Issues running wdio tests locally

We’ve been trying to run the following three tests locally, each one without success :

  1. default-wdio-mobile-local
  2. standard-wdio-local
  3. wdio-local

We’re running these tests to make sure when we implement certain changes, we’re not introducing any instability along with it. Because we’ve run into failures on the CHT owned branche tests themselves, we don’t have a base to work off of to prove our work behaves as expected.

We’ve followed the dev setup doc where applicable, but after some tinkering it seems we also needed to run npx grunt in root for ddocs to be generated.
Are there are any prerequisites or considerations that we might have missed that’s causing the test failures?
What would the order of script execution be, or what’s the recommended approach?

We’ve run into some timeouts, where elements are not showing up after 30000ms, can this be considered a flaky test?
In other cases some elements just could not be found via the element selector.

Environment:
VMware
Memory - 4 GB
Hard Disk - 35 GB
Processors - 2
Ubuntu - 22.04.2 lts
CHT core - branch version 4.2.x

Testing against:
Google chrome - 122.0.6261.69

First off, it sounds like you pretty much have everything correct, but for the record, here is some background details:

Executing the e2e tests on historical (non-current) versions of cht-core is always going to be a bit dicey in terms of getting the proper local setup. The latest documented local dev environment setup steps may be misleading since they are going to be written to apply to only the latest cht-core code.

Probably the most reliable information to go off of would be to look at the GitHub action config for your particular cht-core version and see what versions/dependencies are being used there. For example, for cht-core versions ~4.3, I think the main things you will need are:

  • Node 16
  • Python 3
  • pyxform-medic
  • grunt-cli
  • cht-conf (generally speaking, the latest should be backwards compatible with fairly old versions)
  • Google Chrome (this might be the most tricky for really old cht-core versions. WebdriverIO is pretty sensitive to the Chrome version (and CI just runs on the latest for Ubuntu). So, older WDIO versions might have issues with newer versions of Chrome. And, of course, it is a real pain to try and install previous versions of Chrome…)
  • Build the project:
    • npm ci
    • grunt
  • Run the tests (e.g. npm run wdio-local)

All that being said, it sounds like you have made it to the point where many of the tests pass, so I expect all of this is pretty much configured correctly.

We’ve run into some timeouts, where elements are not showing up after 30000ms, can this be considered a flaky test?
In other cases some elements just could not be found via the element selector.

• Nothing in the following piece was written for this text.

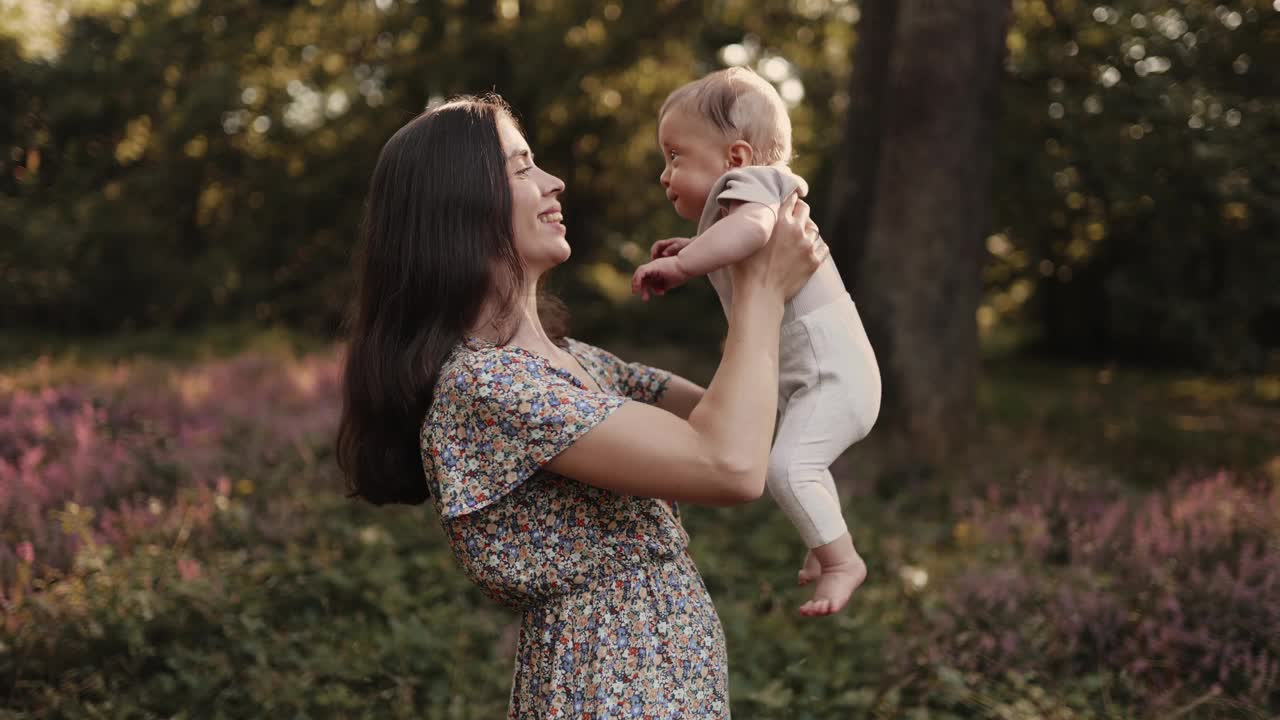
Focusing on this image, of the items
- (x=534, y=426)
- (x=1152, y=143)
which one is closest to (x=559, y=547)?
(x=534, y=426)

From personal experience, I can confirm that test failures along these lines were a common symptom in the cht-core tests for flaky tests (and re-running the tests would often get them to pass). Often when running the tests locally, I found it useful to edit the wdio specs config to point to a particular test file to be able to quickly re-run just the tests in that file.

A considerable amount of work have been done in recent versions of cht-core to improve the reliability of the e2e tests (and reduce flakiness). So, the more recent your cht-core version, the less I would expect this to be an issue.

1 Like

Thank you for the detailed feedback @jkuester.

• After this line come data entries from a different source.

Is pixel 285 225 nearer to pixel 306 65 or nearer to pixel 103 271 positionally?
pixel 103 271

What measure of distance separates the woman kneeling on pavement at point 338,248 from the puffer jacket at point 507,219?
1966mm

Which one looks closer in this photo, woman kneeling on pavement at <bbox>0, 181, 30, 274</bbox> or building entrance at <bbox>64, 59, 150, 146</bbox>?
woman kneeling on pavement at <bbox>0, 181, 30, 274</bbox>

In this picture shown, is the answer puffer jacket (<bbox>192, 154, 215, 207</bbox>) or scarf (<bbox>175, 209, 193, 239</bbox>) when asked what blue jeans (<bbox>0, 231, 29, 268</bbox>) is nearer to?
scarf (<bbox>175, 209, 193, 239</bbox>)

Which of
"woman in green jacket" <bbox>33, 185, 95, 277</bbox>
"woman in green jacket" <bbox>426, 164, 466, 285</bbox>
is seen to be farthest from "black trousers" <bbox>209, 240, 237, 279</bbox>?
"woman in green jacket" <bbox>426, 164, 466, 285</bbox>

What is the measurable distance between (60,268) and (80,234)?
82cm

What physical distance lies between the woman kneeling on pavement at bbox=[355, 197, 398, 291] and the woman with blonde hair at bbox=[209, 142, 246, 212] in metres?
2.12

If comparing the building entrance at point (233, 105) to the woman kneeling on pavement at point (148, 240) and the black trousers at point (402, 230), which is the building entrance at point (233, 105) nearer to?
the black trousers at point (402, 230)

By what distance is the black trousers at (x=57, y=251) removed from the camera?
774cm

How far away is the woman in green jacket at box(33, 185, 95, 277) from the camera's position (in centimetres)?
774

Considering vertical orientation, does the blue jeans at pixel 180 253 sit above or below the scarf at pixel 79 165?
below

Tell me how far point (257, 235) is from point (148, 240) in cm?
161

That is a point I was hoping to touch on. Would it not be advantageous to have documentation that’s split by CHT version? Similar to how Couch DB split up their docs by version. Although, I do see how this can introduce quite a bit of overhead. Perhaps the differences between versions aren’t substantial enough, or live long enough, to justify this?

Appreciate you taking the time to point us in the github action direction and writing a summarized list of concerns - thank you so much. The Chrome challenges have been interesting for sure.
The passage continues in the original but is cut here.